Under normal circumstances, we would then statistically analyse our results by comparing the scores on the dependent variable (i.e., the number of correctly performed tasks per hour) between the two groups (i.e., the control group and the treatment group). This should show us whether there are any differences in the number of tasks performed between the control group and treatment group. This would, in theory, tell us about the relationship between background music and task performance amongst the employees at the packing facility. When we perform the analysis on the data from the two groups, we find that (a) there is a difference between background music, (b) the difference is statistically significant, and (c) the difference equates to a 10% increase in task performance. In other words, we found that the addition of background music improved the task performance of employees by 10% compared to the control group that had no background music. Since our statistically analysis shows that the relationship between background music and task performance was statistically significant, we conclude with some confidence that background music improves task performance in the packing facility.

Now let's go back to the danger of trying to make generalisations across measures when only using a single measure for that construct. Let's just look at one construct from Study #2, construct A, which was background music, our independent variable. We measured background music in a very simple way; that is, background music was presented as a nominal variable because employees were either provided with or without background music. However, the construct, background music, is actually much more complex. Think about the following aspects of music:
- Type of background music (e.g., chart music, dance/electronic music, easy listening, classical music, etc.)
- Loudness of background music (e.g., low, medium, high volumes, etc.)

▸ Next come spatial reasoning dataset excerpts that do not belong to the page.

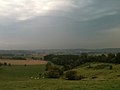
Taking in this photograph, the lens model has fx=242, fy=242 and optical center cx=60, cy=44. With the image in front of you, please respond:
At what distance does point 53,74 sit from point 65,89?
5635cm

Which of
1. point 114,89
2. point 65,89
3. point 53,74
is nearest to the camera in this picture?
point 114,89

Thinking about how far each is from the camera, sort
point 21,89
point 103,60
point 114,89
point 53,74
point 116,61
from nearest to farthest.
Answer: point 114,89
point 21,89
point 53,74
point 116,61
point 103,60

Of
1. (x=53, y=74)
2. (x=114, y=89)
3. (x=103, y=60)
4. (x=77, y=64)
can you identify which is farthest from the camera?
(x=77, y=64)

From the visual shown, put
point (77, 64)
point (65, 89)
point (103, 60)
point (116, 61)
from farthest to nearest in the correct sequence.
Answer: point (77, 64) → point (103, 60) → point (116, 61) → point (65, 89)

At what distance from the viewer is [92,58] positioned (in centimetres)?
13100

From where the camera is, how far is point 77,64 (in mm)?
130500

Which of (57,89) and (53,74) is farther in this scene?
(53,74)

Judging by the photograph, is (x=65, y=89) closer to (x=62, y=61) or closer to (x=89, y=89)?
(x=89, y=89)

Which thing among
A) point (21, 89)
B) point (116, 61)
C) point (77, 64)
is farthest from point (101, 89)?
point (77, 64)

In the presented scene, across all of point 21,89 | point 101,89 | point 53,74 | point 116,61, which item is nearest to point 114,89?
point 101,89

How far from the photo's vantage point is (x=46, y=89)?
33.9 m

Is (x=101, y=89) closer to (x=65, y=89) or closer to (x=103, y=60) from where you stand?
(x=65, y=89)

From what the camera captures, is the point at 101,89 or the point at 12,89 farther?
the point at 12,89

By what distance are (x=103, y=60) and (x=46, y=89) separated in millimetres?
91546
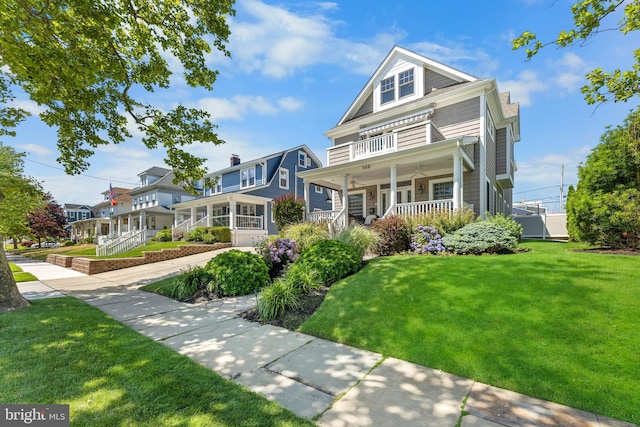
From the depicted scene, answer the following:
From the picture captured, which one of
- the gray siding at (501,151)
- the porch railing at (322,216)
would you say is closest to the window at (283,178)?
the porch railing at (322,216)

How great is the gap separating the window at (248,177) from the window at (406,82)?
1336 centimetres

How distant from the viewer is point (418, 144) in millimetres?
10445

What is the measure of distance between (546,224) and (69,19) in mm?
22862

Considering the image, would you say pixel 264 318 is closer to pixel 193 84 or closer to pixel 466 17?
pixel 193 84

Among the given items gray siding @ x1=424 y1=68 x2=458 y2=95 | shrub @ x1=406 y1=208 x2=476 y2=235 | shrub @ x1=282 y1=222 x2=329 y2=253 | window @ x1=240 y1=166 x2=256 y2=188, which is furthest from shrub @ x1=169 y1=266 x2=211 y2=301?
window @ x1=240 y1=166 x2=256 y2=188

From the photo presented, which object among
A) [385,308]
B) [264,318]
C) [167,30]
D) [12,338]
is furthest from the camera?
[167,30]

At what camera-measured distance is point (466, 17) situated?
7551 mm

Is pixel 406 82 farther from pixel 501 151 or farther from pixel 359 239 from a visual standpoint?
pixel 359 239

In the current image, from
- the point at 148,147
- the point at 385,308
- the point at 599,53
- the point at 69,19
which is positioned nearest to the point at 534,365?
the point at 385,308

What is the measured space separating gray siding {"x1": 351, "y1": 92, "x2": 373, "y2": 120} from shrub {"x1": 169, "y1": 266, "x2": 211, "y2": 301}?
40.3 feet

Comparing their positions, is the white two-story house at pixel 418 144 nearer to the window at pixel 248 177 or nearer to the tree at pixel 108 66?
the tree at pixel 108 66

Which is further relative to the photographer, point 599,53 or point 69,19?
point 69,19

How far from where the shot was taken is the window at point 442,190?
40.4 ft

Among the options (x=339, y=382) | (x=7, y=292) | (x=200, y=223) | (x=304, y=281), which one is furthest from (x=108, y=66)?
(x=200, y=223)
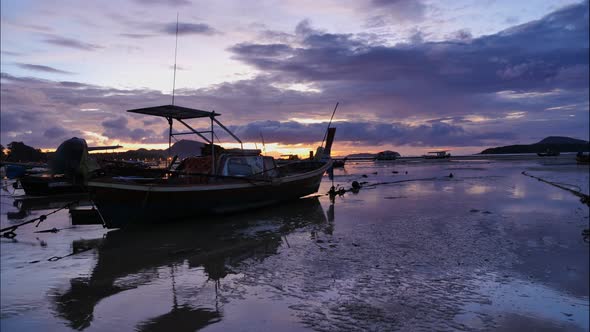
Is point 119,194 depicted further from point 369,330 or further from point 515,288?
point 515,288

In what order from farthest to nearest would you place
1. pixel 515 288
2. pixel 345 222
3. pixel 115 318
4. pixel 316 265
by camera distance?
pixel 345 222 < pixel 316 265 < pixel 515 288 < pixel 115 318

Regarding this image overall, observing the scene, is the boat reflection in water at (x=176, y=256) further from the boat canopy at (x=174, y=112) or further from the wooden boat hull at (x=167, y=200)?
the boat canopy at (x=174, y=112)

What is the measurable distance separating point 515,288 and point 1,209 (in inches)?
817

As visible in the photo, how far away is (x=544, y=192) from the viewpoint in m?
19.2

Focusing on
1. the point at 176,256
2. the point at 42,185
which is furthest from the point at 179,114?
the point at 42,185

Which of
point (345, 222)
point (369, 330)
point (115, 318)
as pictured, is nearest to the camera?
point (369, 330)

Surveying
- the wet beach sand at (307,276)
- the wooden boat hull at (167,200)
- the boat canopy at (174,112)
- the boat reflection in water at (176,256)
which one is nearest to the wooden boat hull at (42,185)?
the wet beach sand at (307,276)

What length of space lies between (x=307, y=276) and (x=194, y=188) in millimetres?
6428

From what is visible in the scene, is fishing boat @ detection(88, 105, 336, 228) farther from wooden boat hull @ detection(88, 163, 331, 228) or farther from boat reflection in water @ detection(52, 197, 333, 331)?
boat reflection in water @ detection(52, 197, 333, 331)

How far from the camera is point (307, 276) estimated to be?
6.55m

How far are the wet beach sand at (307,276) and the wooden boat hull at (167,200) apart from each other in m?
0.43

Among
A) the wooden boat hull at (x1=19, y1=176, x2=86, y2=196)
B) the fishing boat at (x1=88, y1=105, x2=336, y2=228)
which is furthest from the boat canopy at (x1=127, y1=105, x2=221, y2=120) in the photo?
the wooden boat hull at (x1=19, y1=176, x2=86, y2=196)

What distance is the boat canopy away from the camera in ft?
38.9

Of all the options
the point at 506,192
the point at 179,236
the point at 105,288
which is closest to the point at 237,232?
the point at 179,236
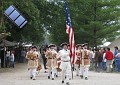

Since only one type of background music was played during the experiment (e.g., easy listening), which was played at a medium volume (i.e., loudness), we measured our independent variable, background music, using just a single measure. The problem that we face when viewing the construct, background music, in such a simple way, is that we ignore the potential real effect that this construct has on the dependent variable; in this case, task performance. Known as mono-operation bias, this becomes a threat to the construct validity of the measurement procedure we used. We are potentially under-representing the construct we are trying to measure [see the article: Construct validity]. Indeed, if we had taken into account the different aspects of the construct, background music, including the type of background noise, the loudness of the background music, and so on, we would have a much more accurate understanding on the relationship between construct A (i.e., background music, the independent variable), and construct B (i.e., task performance, the dependent variable). This would have improved the construct validity of our measurement procedure.

However, the use of a single measure also becomes a threat to external validity because we have to be extremely careful when making generalisations about the behaviour of a given construct when only using a single measure. In other words, we have to be careful about making generalisations about the effect of the construct A, background music, on construct B, task performance, because we are talking about the effect of background music on task performance in general. We are not claiming that background music only increases task performance when a specific type of background music is placed (e.g., easy listening), and a specific loudness of music (e.g., a medium volume). We were making generalisations from our results about background music in general; in other words, all types of background music, and all volumes of background music. When we make such generalisations without using multiple measures, we are, in effect, making generalisations across measures for a given construct. This should be done with considerable care, recognising the potential threat to external validity that arises from making generalisations using a single measure of a given construct.